Shanghai Key Lab of Intelligent Information Processing, Fudan University, Shanghai, China.
School of Computer Science and Technology, Fudan University, Shanghai, China.
BMC Bioinformatics. 2022 May 5;23(1):161. doi: 10.1186/s12859-022-04703-0.
With the development of modern sequencing technology, hundreds of thousands of single-cell RNA-sequencing (scRNA-seq) profiles allow to explore the heterogeneity in the cell level, but it faces the challenges of high dimensions and high sparsity. Dimensionality reduction is essential for downstream analysis, such as clustering to identify cell subpopulations. Usually, dimensionality reduction follows unsupervised approach.

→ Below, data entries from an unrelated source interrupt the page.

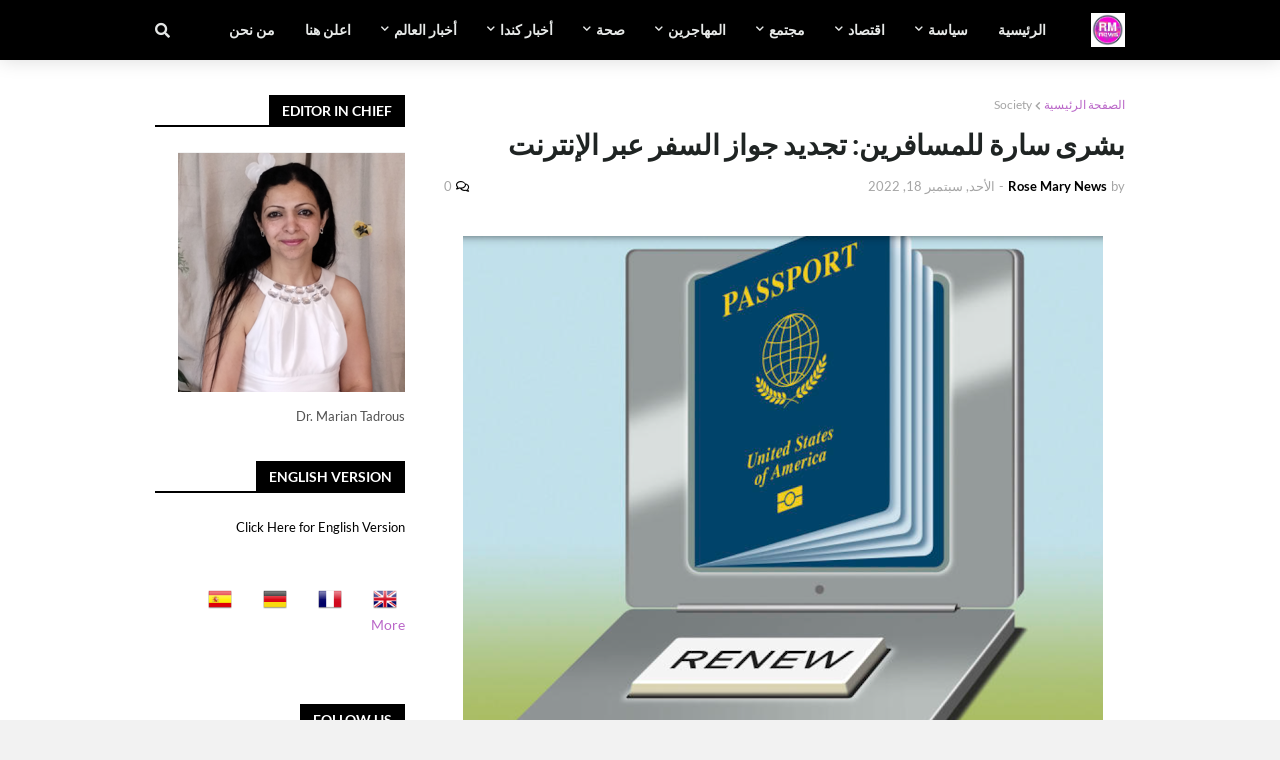

--- FILE ---
content_type: text/html; charset=UTF-8
request_url: https://www.rosemarynews-usa.com/b/stats?style=BLACK_TRANSPARENT&timeRange=ALL_TIME&token=APq4FmDdTIbw140b_E5sQzr7JK58UmJjlyMmAgB4U56yjaPlyUpjjgOGzOXY7GuyKUlmLyzvcE1iiniJ-jy6UtUzxRnL06j_mQ
body_size: 41
content:
{"total":2813504,"sparklineOptions":{"backgroundColor":{"fillOpacity":0.1,"fill":"#000000"},"series":[{"areaOpacity":0.3,"color":"#202020"}]},"sparklineData":[[0,74],[1,77],[2,79],[3,82],[4,100],[5,83],[6,76],[7,89],[8,87],[9,81],[10,91],[11,79],[12,90],[13,79],[14,81],[15,74],[16,84],[17,83],[18,74],[19,78],[20,83],[21,76],[22,82],[23,82],[24,77],[25,75],[26,87],[27,84],[28,86],[29,57]],"nextTickMs":26666}

--- FILE ---
content_type: text/html; charset=utf-8
request_url: https://www.google.com/recaptcha/api2/aframe
body_size: 265
content:
<!DOCTYPE HTML><html><head><meta http-equiv="content-type" content="text/html; charset=UTF-8"></head><body><script nonce="O06hHop_lG63_ipELRhIAg">/** Anti-fraud and anti-abuse applications only. See google.com/recaptcha */ try{var clients={'sodar':'https://pagead2.googlesyndication.com/pagead/sodar?'};window.addEventListener("message",function(a){try{if(a.source===window.parent){var b=JSON.parse(a.data);var c=clients[b['id']];if(c){var d=document.createElement('img');d.src=c+b['params']+'&rc='+(localStorage.getItem("rc::a")?sessionStorage.getItem("rc::b"):"");window.document.body.appendChild(d);sessionStorage.setItem("rc::e",parseInt(sessionStorage.getItem("rc::e")||0)+1);localStorage.setItem("rc::h",'1769091277284');}}}catch(b){}});window.parent.postMessage("_grecaptcha_ready", "*");}catch(b){}</script></body></html>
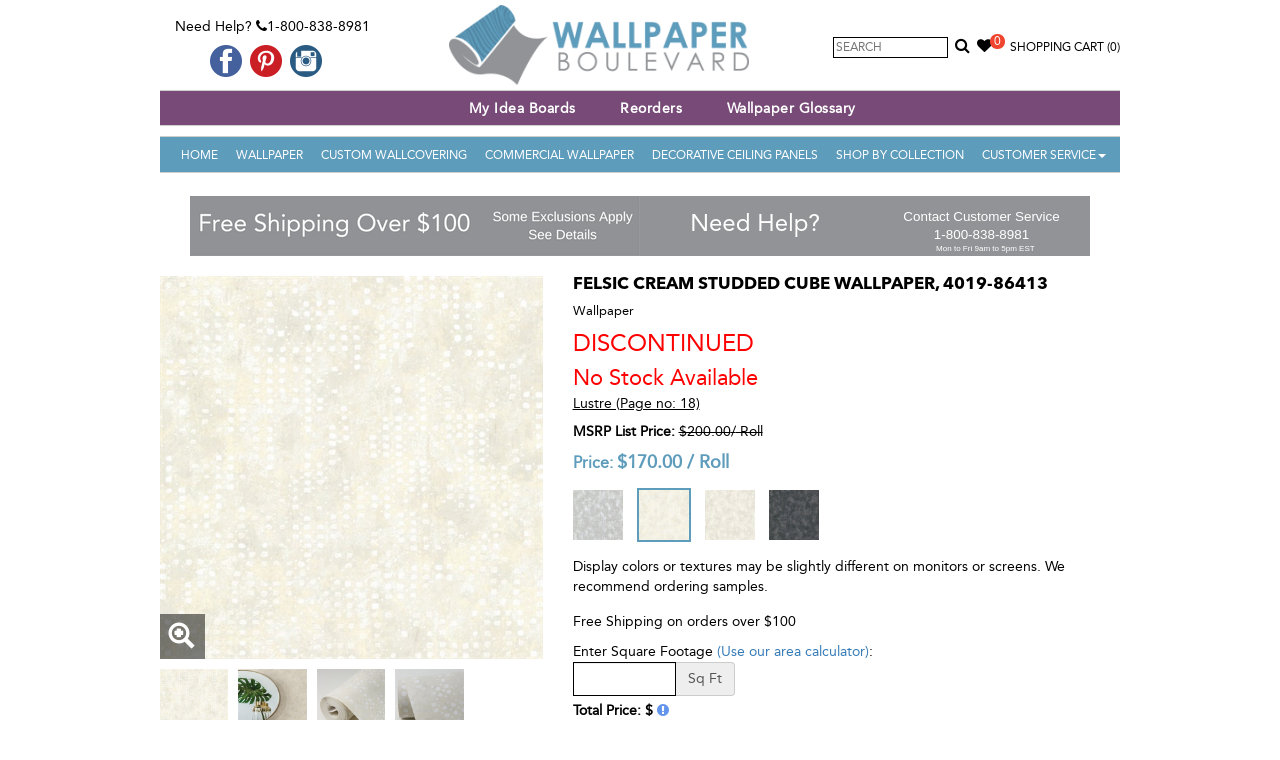

--- FILE ---
content_type: application/javascript; charset=UTF-8
request_url: https://api.livechatinc.com/v3.6/customer/action/get_dynamic_configuration?x-region=us-south1&license_id=7964791&client_id=c5e4f61e1a6c3b1521b541bc5c5a2ac5&url=https%3A%2F%2Fwww.wallpaperboulevard.com%2Fproduct%2Ffelsic-cream-studded-cube-wallpaper-51178.aspx&channel_type=code&implementation_type=potentially_gtm&jsonp=__4gzt5cd1n0u
body_size: 46
content:
__4gzt5cd1n0u({"organization_id":"ad39d8b7-68a3-412a-be1a-b8e5728c97f8","livechat_active":false,"default_widget":"livechat"});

In this paper, we introduce a semi-supervised dimensionality reduction method named scSemiAE, which is based on an autoencoder model. It transfers the information contained in available datasets with cell subpopulation labels to guide the search of better low-dimensional representations, which can ease further analysis.
Experiments on five public datasets show that, scSemiAE outperforms both unsupervised and semi-supervised baselines whether the transferred information embodied in the number of labeled cells and labeled cell subpopulations is much or less.
随着现代测序技术的发展,数以十万计的单细胞 RNA 测序(scRNA-seq)图谱允许在细胞水平上探索异质性,但它面临着高维数和高稀疏性的挑战。降维对于下游分析至关重要,例如聚类以识别细胞亚群。通常,降维遵循无监督方法。
在本文中,我们介绍了一种基于自动编码器模型的半监督降维方法,名为 scSemiAE。它将带有细胞亚群标签的可用数据集所包含的信息转移过来,以指导更好的低维表示的搜索,从而可以简化进一步的分析。
在五个公共数据集上的实验表明,无论转移的信息体现在标记细胞的数量和标记细胞亚群上,scSemiAE 都优于无监督和半监督基线。